- [REQUIRED TASK]:
Write the next part of the blog post about shrimp and scallop ceviche, continuing from its last sentence.

- [PASSAGE PROVIDED]:

☆ ☆ ☆ ☆ ☆ ☆ ☆

For this post I used only shrimp and scallops in the ceviche, but the recipe can be easily modified to include fish. In fact, when it comes to fish ceviche, your texture preference will determine how long you marinate. Ceviche can be ready as quickly as 15-20 minutes if you’re using just shellfish and flakier fish such as flounder, snapper, or sole. After soaking in citrus juices for just a few minutes, fish develops a firm, opaque exterior but maintains a raw, sashimi like interior.” However, if you’re using a fish that’s denser it may take closer to an hour before the desired texture is achieved.
Simple and uncomplicated, ceviche offers endless opportunities for experimentation. Hence the tequila, which combines with the citrus to add a refreshing zing. Moreover, the sour cream coats the mixture nicely in all of the flavors and tones down the innate citrus tartness, without a mayonnaise salad effect.
Don’t worry, white bean, sausage and garlic soup with bourbon will definitely have its chance in the spotlight on this blog; albeit after the thermometer consistently stays below 70 and the humidity drops to a level where it’s not necessary to flat iron my hair to look presentable. Fellow Floridians are thinking, Okay, so maybe January? Maybe. Possibly on one of those cool days that pop out of nowhere in October, then disappear for another six weeks.
This recipe was modified from The Gourmet’s Guide to Cooking with Liquors and Spirits.

☆ ☆ ☆ ☆ ☆ ☆ ☆

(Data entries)
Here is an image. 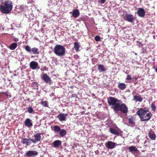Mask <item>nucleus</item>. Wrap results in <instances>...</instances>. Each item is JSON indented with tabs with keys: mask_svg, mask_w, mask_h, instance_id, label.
Returning <instances> with one entry per match:
<instances>
[{
	"mask_svg": "<svg viewBox=\"0 0 157 157\" xmlns=\"http://www.w3.org/2000/svg\"><path fill=\"white\" fill-rule=\"evenodd\" d=\"M79 14L78 10H73L72 15L74 18H76L79 16Z\"/></svg>",
	"mask_w": 157,
	"mask_h": 157,
	"instance_id": "20",
	"label": "nucleus"
},
{
	"mask_svg": "<svg viewBox=\"0 0 157 157\" xmlns=\"http://www.w3.org/2000/svg\"><path fill=\"white\" fill-rule=\"evenodd\" d=\"M42 78L46 83H49L51 82L50 78L47 74H44L43 75Z\"/></svg>",
	"mask_w": 157,
	"mask_h": 157,
	"instance_id": "13",
	"label": "nucleus"
},
{
	"mask_svg": "<svg viewBox=\"0 0 157 157\" xmlns=\"http://www.w3.org/2000/svg\"><path fill=\"white\" fill-rule=\"evenodd\" d=\"M98 69L100 72L105 71L107 69L105 67L101 64H98Z\"/></svg>",
	"mask_w": 157,
	"mask_h": 157,
	"instance_id": "18",
	"label": "nucleus"
},
{
	"mask_svg": "<svg viewBox=\"0 0 157 157\" xmlns=\"http://www.w3.org/2000/svg\"><path fill=\"white\" fill-rule=\"evenodd\" d=\"M137 114L139 115L142 121H148L152 116L150 113L148 112V108H145L144 109L141 108L137 112Z\"/></svg>",
	"mask_w": 157,
	"mask_h": 157,
	"instance_id": "1",
	"label": "nucleus"
},
{
	"mask_svg": "<svg viewBox=\"0 0 157 157\" xmlns=\"http://www.w3.org/2000/svg\"><path fill=\"white\" fill-rule=\"evenodd\" d=\"M94 39L96 41H99L100 40V37L98 36H95Z\"/></svg>",
	"mask_w": 157,
	"mask_h": 157,
	"instance_id": "34",
	"label": "nucleus"
},
{
	"mask_svg": "<svg viewBox=\"0 0 157 157\" xmlns=\"http://www.w3.org/2000/svg\"><path fill=\"white\" fill-rule=\"evenodd\" d=\"M126 85L123 83H118V88L121 90H123L126 88Z\"/></svg>",
	"mask_w": 157,
	"mask_h": 157,
	"instance_id": "23",
	"label": "nucleus"
},
{
	"mask_svg": "<svg viewBox=\"0 0 157 157\" xmlns=\"http://www.w3.org/2000/svg\"><path fill=\"white\" fill-rule=\"evenodd\" d=\"M117 145L116 143L111 141H109L105 144L106 147L108 149H113Z\"/></svg>",
	"mask_w": 157,
	"mask_h": 157,
	"instance_id": "7",
	"label": "nucleus"
},
{
	"mask_svg": "<svg viewBox=\"0 0 157 157\" xmlns=\"http://www.w3.org/2000/svg\"><path fill=\"white\" fill-rule=\"evenodd\" d=\"M38 154V152L36 151H27L25 155L26 157H31L32 156H36Z\"/></svg>",
	"mask_w": 157,
	"mask_h": 157,
	"instance_id": "10",
	"label": "nucleus"
},
{
	"mask_svg": "<svg viewBox=\"0 0 157 157\" xmlns=\"http://www.w3.org/2000/svg\"><path fill=\"white\" fill-rule=\"evenodd\" d=\"M62 144L61 141L59 140L55 141L53 142V147H57L61 145Z\"/></svg>",
	"mask_w": 157,
	"mask_h": 157,
	"instance_id": "21",
	"label": "nucleus"
},
{
	"mask_svg": "<svg viewBox=\"0 0 157 157\" xmlns=\"http://www.w3.org/2000/svg\"><path fill=\"white\" fill-rule=\"evenodd\" d=\"M131 79V78L130 75H128L126 80H130Z\"/></svg>",
	"mask_w": 157,
	"mask_h": 157,
	"instance_id": "37",
	"label": "nucleus"
},
{
	"mask_svg": "<svg viewBox=\"0 0 157 157\" xmlns=\"http://www.w3.org/2000/svg\"><path fill=\"white\" fill-rule=\"evenodd\" d=\"M148 135L149 138L152 140H155L156 138V135L155 132L151 130L148 133Z\"/></svg>",
	"mask_w": 157,
	"mask_h": 157,
	"instance_id": "14",
	"label": "nucleus"
},
{
	"mask_svg": "<svg viewBox=\"0 0 157 157\" xmlns=\"http://www.w3.org/2000/svg\"><path fill=\"white\" fill-rule=\"evenodd\" d=\"M31 139H27L24 138L22 139L21 141L23 144H26L27 145H29L31 144Z\"/></svg>",
	"mask_w": 157,
	"mask_h": 157,
	"instance_id": "15",
	"label": "nucleus"
},
{
	"mask_svg": "<svg viewBox=\"0 0 157 157\" xmlns=\"http://www.w3.org/2000/svg\"><path fill=\"white\" fill-rule=\"evenodd\" d=\"M19 9L20 10L23 11L24 10L25 6L23 5H21L19 7Z\"/></svg>",
	"mask_w": 157,
	"mask_h": 157,
	"instance_id": "35",
	"label": "nucleus"
},
{
	"mask_svg": "<svg viewBox=\"0 0 157 157\" xmlns=\"http://www.w3.org/2000/svg\"><path fill=\"white\" fill-rule=\"evenodd\" d=\"M31 50V52H33L34 54H38L39 53L38 49L36 47L32 48Z\"/></svg>",
	"mask_w": 157,
	"mask_h": 157,
	"instance_id": "25",
	"label": "nucleus"
},
{
	"mask_svg": "<svg viewBox=\"0 0 157 157\" xmlns=\"http://www.w3.org/2000/svg\"><path fill=\"white\" fill-rule=\"evenodd\" d=\"M128 122L131 124H135V119L132 117L129 118L128 119Z\"/></svg>",
	"mask_w": 157,
	"mask_h": 157,
	"instance_id": "27",
	"label": "nucleus"
},
{
	"mask_svg": "<svg viewBox=\"0 0 157 157\" xmlns=\"http://www.w3.org/2000/svg\"><path fill=\"white\" fill-rule=\"evenodd\" d=\"M137 78H135V81H136L137 80Z\"/></svg>",
	"mask_w": 157,
	"mask_h": 157,
	"instance_id": "43",
	"label": "nucleus"
},
{
	"mask_svg": "<svg viewBox=\"0 0 157 157\" xmlns=\"http://www.w3.org/2000/svg\"><path fill=\"white\" fill-rule=\"evenodd\" d=\"M68 116L67 113H61L57 117L61 121H66V117Z\"/></svg>",
	"mask_w": 157,
	"mask_h": 157,
	"instance_id": "11",
	"label": "nucleus"
},
{
	"mask_svg": "<svg viewBox=\"0 0 157 157\" xmlns=\"http://www.w3.org/2000/svg\"><path fill=\"white\" fill-rule=\"evenodd\" d=\"M13 8V3L9 0H6L0 5V10L2 13H9Z\"/></svg>",
	"mask_w": 157,
	"mask_h": 157,
	"instance_id": "2",
	"label": "nucleus"
},
{
	"mask_svg": "<svg viewBox=\"0 0 157 157\" xmlns=\"http://www.w3.org/2000/svg\"><path fill=\"white\" fill-rule=\"evenodd\" d=\"M124 19L127 21L131 23H133L135 18L131 14L126 13L124 16Z\"/></svg>",
	"mask_w": 157,
	"mask_h": 157,
	"instance_id": "5",
	"label": "nucleus"
},
{
	"mask_svg": "<svg viewBox=\"0 0 157 157\" xmlns=\"http://www.w3.org/2000/svg\"><path fill=\"white\" fill-rule=\"evenodd\" d=\"M24 124L25 126L28 128H30L33 125L32 120L29 118H27L25 120Z\"/></svg>",
	"mask_w": 157,
	"mask_h": 157,
	"instance_id": "12",
	"label": "nucleus"
},
{
	"mask_svg": "<svg viewBox=\"0 0 157 157\" xmlns=\"http://www.w3.org/2000/svg\"><path fill=\"white\" fill-rule=\"evenodd\" d=\"M128 149L129 150L130 152L133 153V152H136L138 151L137 148L134 146H132L127 147Z\"/></svg>",
	"mask_w": 157,
	"mask_h": 157,
	"instance_id": "17",
	"label": "nucleus"
},
{
	"mask_svg": "<svg viewBox=\"0 0 157 157\" xmlns=\"http://www.w3.org/2000/svg\"><path fill=\"white\" fill-rule=\"evenodd\" d=\"M109 131L112 134L117 136L119 135L120 134V132L112 128H110Z\"/></svg>",
	"mask_w": 157,
	"mask_h": 157,
	"instance_id": "19",
	"label": "nucleus"
},
{
	"mask_svg": "<svg viewBox=\"0 0 157 157\" xmlns=\"http://www.w3.org/2000/svg\"><path fill=\"white\" fill-rule=\"evenodd\" d=\"M54 130L55 132H58L61 130L60 127L58 125H55L54 127Z\"/></svg>",
	"mask_w": 157,
	"mask_h": 157,
	"instance_id": "30",
	"label": "nucleus"
},
{
	"mask_svg": "<svg viewBox=\"0 0 157 157\" xmlns=\"http://www.w3.org/2000/svg\"><path fill=\"white\" fill-rule=\"evenodd\" d=\"M67 134V132L64 129H61L60 131L59 134L61 136H65Z\"/></svg>",
	"mask_w": 157,
	"mask_h": 157,
	"instance_id": "29",
	"label": "nucleus"
},
{
	"mask_svg": "<svg viewBox=\"0 0 157 157\" xmlns=\"http://www.w3.org/2000/svg\"><path fill=\"white\" fill-rule=\"evenodd\" d=\"M99 2L101 4H103L105 3V0H99Z\"/></svg>",
	"mask_w": 157,
	"mask_h": 157,
	"instance_id": "38",
	"label": "nucleus"
},
{
	"mask_svg": "<svg viewBox=\"0 0 157 157\" xmlns=\"http://www.w3.org/2000/svg\"><path fill=\"white\" fill-rule=\"evenodd\" d=\"M17 46V44L13 43L9 47V48L11 50L15 49Z\"/></svg>",
	"mask_w": 157,
	"mask_h": 157,
	"instance_id": "24",
	"label": "nucleus"
},
{
	"mask_svg": "<svg viewBox=\"0 0 157 157\" xmlns=\"http://www.w3.org/2000/svg\"><path fill=\"white\" fill-rule=\"evenodd\" d=\"M27 111L29 113H34V110L33 109V108L31 106L29 107L27 109Z\"/></svg>",
	"mask_w": 157,
	"mask_h": 157,
	"instance_id": "32",
	"label": "nucleus"
},
{
	"mask_svg": "<svg viewBox=\"0 0 157 157\" xmlns=\"http://www.w3.org/2000/svg\"><path fill=\"white\" fill-rule=\"evenodd\" d=\"M80 47V45L78 43L75 42L74 43V48L76 52L79 51V48Z\"/></svg>",
	"mask_w": 157,
	"mask_h": 157,
	"instance_id": "26",
	"label": "nucleus"
},
{
	"mask_svg": "<svg viewBox=\"0 0 157 157\" xmlns=\"http://www.w3.org/2000/svg\"><path fill=\"white\" fill-rule=\"evenodd\" d=\"M14 40L15 42H17L19 41V39L17 38H14Z\"/></svg>",
	"mask_w": 157,
	"mask_h": 157,
	"instance_id": "40",
	"label": "nucleus"
},
{
	"mask_svg": "<svg viewBox=\"0 0 157 157\" xmlns=\"http://www.w3.org/2000/svg\"><path fill=\"white\" fill-rule=\"evenodd\" d=\"M24 48L27 52L30 53H31L32 48L29 45L25 46Z\"/></svg>",
	"mask_w": 157,
	"mask_h": 157,
	"instance_id": "28",
	"label": "nucleus"
},
{
	"mask_svg": "<svg viewBox=\"0 0 157 157\" xmlns=\"http://www.w3.org/2000/svg\"><path fill=\"white\" fill-rule=\"evenodd\" d=\"M145 11L144 9L141 8H138L137 11V13L138 16L141 17H144L145 15Z\"/></svg>",
	"mask_w": 157,
	"mask_h": 157,
	"instance_id": "9",
	"label": "nucleus"
},
{
	"mask_svg": "<svg viewBox=\"0 0 157 157\" xmlns=\"http://www.w3.org/2000/svg\"><path fill=\"white\" fill-rule=\"evenodd\" d=\"M151 107L153 111H155V108H156V106L154 105H153V104H152L151 105Z\"/></svg>",
	"mask_w": 157,
	"mask_h": 157,
	"instance_id": "36",
	"label": "nucleus"
},
{
	"mask_svg": "<svg viewBox=\"0 0 157 157\" xmlns=\"http://www.w3.org/2000/svg\"><path fill=\"white\" fill-rule=\"evenodd\" d=\"M29 66L30 68L33 70L39 69V67H38V63L35 61H32L30 63Z\"/></svg>",
	"mask_w": 157,
	"mask_h": 157,
	"instance_id": "8",
	"label": "nucleus"
},
{
	"mask_svg": "<svg viewBox=\"0 0 157 157\" xmlns=\"http://www.w3.org/2000/svg\"><path fill=\"white\" fill-rule=\"evenodd\" d=\"M133 100H135L136 102H141L142 101L143 99L141 97L140 95L137 94L136 95H133Z\"/></svg>",
	"mask_w": 157,
	"mask_h": 157,
	"instance_id": "16",
	"label": "nucleus"
},
{
	"mask_svg": "<svg viewBox=\"0 0 157 157\" xmlns=\"http://www.w3.org/2000/svg\"><path fill=\"white\" fill-rule=\"evenodd\" d=\"M65 47L61 45H56L53 50L54 53L57 56L59 57L64 56L65 53Z\"/></svg>",
	"mask_w": 157,
	"mask_h": 157,
	"instance_id": "3",
	"label": "nucleus"
},
{
	"mask_svg": "<svg viewBox=\"0 0 157 157\" xmlns=\"http://www.w3.org/2000/svg\"><path fill=\"white\" fill-rule=\"evenodd\" d=\"M120 110L124 113H127L128 112V107L124 103H122L121 105L119 104L118 108L116 110V111Z\"/></svg>",
	"mask_w": 157,
	"mask_h": 157,
	"instance_id": "6",
	"label": "nucleus"
},
{
	"mask_svg": "<svg viewBox=\"0 0 157 157\" xmlns=\"http://www.w3.org/2000/svg\"><path fill=\"white\" fill-rule=\"evenodd\" d=\"M98 152V151H95V153H97Z\"/></svg>",
	"mask_w": 157,
	"mask_h": 157,
	"instance_id": "44",
	"label": "nucleus"
},
{
	"mask_svg": "<svg viewBox=\"0 0 157 157\" xmlns=\"http://www.w3.org/2000/svg\"><path fill=\"white\" fill-rule=\"evenodd\" d=\"M108 103L110 105L112 106V108L115 111L118 108L120 104V101L117 98L110 97L108 99Z\"/></svg>",
	"mask_w": 157,
	"mask_h": 157,
	"instance_id": "4",
	"label": "nucleus"
},
{
	"mask_svg": "<svg viewBox=\"0 0 157 157\" xmlns=\"http://www.w3.org/2000/svg\"><path fill=\"white\" fill-rule=\"evenodd\" d=\"M41 104L44 106L45 107H48V102L46 101H42Z\"/></svg>",
	"mask_w": 157,
	"mask_h": 157,
	"instance_id": "33",
	"label": "nucleus"
},
{
	"mask_svg": "<svg viewBox=\"0 0 157 157\" xmlns=\"http://www.w3.org/2000/svg\"><path fill=\"white\" fill-rule=\"evenodd\" d=\"M41 134L40 133H37L34 135V137L36 141H39L40 140L41 137Z\"/></svg>",
	"mask_w": 157,
	"mask_h": 157,
	"instance_id": "22",
	"label": "nucleus"
},
{
	"mask_svg": "<svg viewBox=\"0 0 157 157\" xmlns=\"http://www.w3.org/2000/svg\"><path fill=\"white\" fill-rule=\"evenodd\" d=\"M155 71H156V73H157V66L156 67V68Z\"/></svg>",
	"mask_w": 157,
	"mask_h": 157,
	"instance_id": "41",
	"label": "nucleus"
},
{
	"mask_svg": "<svg viewBox=\"0 0 157 157\" xmlns=\"http://www.w3.org/2000/svg\"><path fill=\"white\" fill-rule=\"evenodd\" d=\"M126 73L127 74H128V71H126Z\"/></svg>",
	"mask_w": 157,
	"mask_h": 157,
	"instance_id": "42",
	"label": "nucleus"
},
{
	"mask_svg": "<svg viewBox=\"0 0 157 157\" xmlns=\"http://www.w3.org/2000/svg\"><path fill=\"white\" fill-rule=\"evenodd\" d=\"M32 86L35 89H38V83L36 82L33 83L32 84Z\"/></svg>",
	"mask_w": 157,
	"mask_h": 157,
	"instance_id": "31",
	"label": "nucleus"
},
{
	"mask_svg": "<svg viewBox=\"0 0 157 157\" xmlns=\"http://www.w3.org/2000/svg\"><path fill=\"white\" fill-rule=\"evenodd\" d=\"M32 142L33 143L36 144V140H33V139H31V144L32 143Z\"/></svg>",
	"mask_w": 157,
	"mask_h": 157,
	"instance_id": "39",
	"label": "nucleus"
}]
</instances>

☆ ☆ ☆ ☆ ☆ ☆ ☆

- [RESPONSE TO THIS EXERCISE]:
1/3 Cup orange juice
¼ Cup lemon juice
3 Tablespoons lime juice
Pinch of sea salt
½ teaspoon of granulated sugar
½ Pound scallops
½ Pound shrimp
12 Grape tomatoes
2 Tablespoons finely chopped red bell pepper
2 Tablespoons finely chopped yellow bell pepper
½ Small red onion
1 Small avocado
2 Tablespoons chopped garlic (split)
2 Tablespoons chopped, fresh cilantro
2 Tablespoons sour cream
4 Tablespoons tequila (split)
2 Cilantro sprigs (optional for garnish)
Corn chips for serving.
- In a non-reactive bowl combine the 1/3 cup orange juice, ¼ cup lemon juice, 3 Tablespoons lime juice and 2 Tablespoons of tequila (The recipe calls for fresh squeezed juice, but let’s be serious. It was a work/school night for the love of it all. I used prepared juice from the bottle and the end result was very tasty. If you have the time though – go for it. Fresh is almost always better)
- Add pinch of sea salt, ½ teaspoon of granulated sugar, 1 Tablespoon of chopped garlic and the ½ onion. These will help balance the acid of the citrus juices.
- Add the shrimp and scallops to the citrus mixture.
- Cover and refrigerate for about an hour if you plan to serve immediately. If you’re making ahead add the jalapenos 1 Tablespoon of the fresh cilantro.
- After the mixture had marinated, drain the seafood in a colander.
- In another bowl combine the tomatoes, bell peppers and avocado.
- Add the drained seafood mixture.
- In another small bowl, combine the sour cream and the 2 Tablespoons of tequila you didn’t use for the marinade. Add this to the seafood mixture, stirring gently to combine.
- Season with salt and pepper to taste.
- Place ceviche in serving glasses and garnish with cilantro sprigs.
- Serve with corn chips.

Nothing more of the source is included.